DOCUMENT PASSAGE:
·····

By Eric Francis, Daybreak Correspondent

WHITE RIVER JUNCTION, 10/23/24

A stolen car containing guns and drugs was the focus of a chaotic scene Tuesday morning in the wooded areas around the I-89/I-91 interchange in White River Junction.

Just before 8 a.m. Hartford Police received a tip from the Springfield VT Police Department that a car which reportedly had been carjacked from their town had been seen in a hotel parking lot not far from the Veterans Administration Hospital.

Hartford Patrol Officer Mike Goslin drove around to the rear corner of the White River Holiday Inn Express & Suites and spotted the gray Toyota RAV4, which was occupied by a driver and two passengers in the rear seat.

As other officers began arriving for backup, police ordered the driver to exit the car at gunpoint, detaining him in the back of a cruiser.

The original driver of the allegedly stolen car is arrested in the parking lot immediately behind the White River Holiday Inn Express & Suites. All photos © Eric Francis.

The original driver of the allegedly stolen car is arrested in the parking lot immediately behind the White River Holiday Inn Express & Suites. All photos © Eric Francis.

Police then ordered the first of the backseat passengers to do exit the car, as well. When that individual, a male with dreadlocks who had been sitting directly behind the driver, did so, it quickly became apparent that he was in no mood to comply with the officers’ orders.

Fearing the suspect was about to flee on foot, Officer Goslin left his cruiser with his canine Atlas at the ready.

·····

EXERCISE INSTRUCTIONS:
Write out the stolen-car news story again, starting at "As other officers" and stopping after "the officers’ orders.". Switch "cruiser" to "squad car".

·····

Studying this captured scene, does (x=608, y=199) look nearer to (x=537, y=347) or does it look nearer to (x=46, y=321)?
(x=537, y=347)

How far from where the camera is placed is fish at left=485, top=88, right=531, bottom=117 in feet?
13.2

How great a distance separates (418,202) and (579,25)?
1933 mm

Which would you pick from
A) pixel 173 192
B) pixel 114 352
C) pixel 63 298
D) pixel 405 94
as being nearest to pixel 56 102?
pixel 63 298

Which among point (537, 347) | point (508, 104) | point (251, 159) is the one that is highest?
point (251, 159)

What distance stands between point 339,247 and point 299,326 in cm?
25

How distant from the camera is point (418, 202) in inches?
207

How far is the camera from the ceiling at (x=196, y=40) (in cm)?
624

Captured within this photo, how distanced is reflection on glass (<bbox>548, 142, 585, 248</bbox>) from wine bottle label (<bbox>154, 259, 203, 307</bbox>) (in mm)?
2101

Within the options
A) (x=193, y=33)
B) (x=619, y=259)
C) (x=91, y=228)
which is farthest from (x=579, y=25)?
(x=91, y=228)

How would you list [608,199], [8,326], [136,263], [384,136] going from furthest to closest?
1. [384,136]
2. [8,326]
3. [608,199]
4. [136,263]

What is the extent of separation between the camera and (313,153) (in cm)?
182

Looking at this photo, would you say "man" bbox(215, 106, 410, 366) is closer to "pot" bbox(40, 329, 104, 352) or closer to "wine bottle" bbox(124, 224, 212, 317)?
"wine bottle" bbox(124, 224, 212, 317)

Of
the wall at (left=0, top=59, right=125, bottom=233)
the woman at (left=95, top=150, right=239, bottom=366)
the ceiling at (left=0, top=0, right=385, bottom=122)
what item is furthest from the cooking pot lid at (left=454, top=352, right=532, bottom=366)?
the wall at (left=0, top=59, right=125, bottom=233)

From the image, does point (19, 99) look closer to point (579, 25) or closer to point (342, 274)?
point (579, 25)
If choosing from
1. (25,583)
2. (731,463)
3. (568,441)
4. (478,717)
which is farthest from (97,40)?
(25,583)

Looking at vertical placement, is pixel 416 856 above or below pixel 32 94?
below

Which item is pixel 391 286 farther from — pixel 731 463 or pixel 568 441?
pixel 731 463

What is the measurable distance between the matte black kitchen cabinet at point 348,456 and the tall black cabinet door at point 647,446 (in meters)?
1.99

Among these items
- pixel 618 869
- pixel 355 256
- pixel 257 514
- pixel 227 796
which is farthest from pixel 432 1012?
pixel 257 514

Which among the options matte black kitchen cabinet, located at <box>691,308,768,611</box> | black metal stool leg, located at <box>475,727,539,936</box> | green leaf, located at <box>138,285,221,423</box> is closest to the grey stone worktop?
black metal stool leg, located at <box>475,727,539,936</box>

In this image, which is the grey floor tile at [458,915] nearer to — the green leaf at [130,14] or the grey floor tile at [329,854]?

·····

OUTPUT OF THE EXERCISE:
As other officers began arriving for backup, police ordered the driver to exit the car at gunpoint, detaining him in the back of a squad car.

The original driver of the allegedly stolen car is arrested in the parking lot immediately behind the White River Holiday Inn Express & Suites. All photos © Eric Francis.

The original driver of the allegedly stolen car is arrested in the parking lot immediately behind the White River Holiday Inn Express & Suites. All photos © Eric Francis.

Police then ordered the first of the backseat passengers to do exit the car, as well. When that individual, a male with dreadlocks who had been sitting directly behind the driver, did so, it quickly became apparent that he was in no mood to comply with the officers’ orders.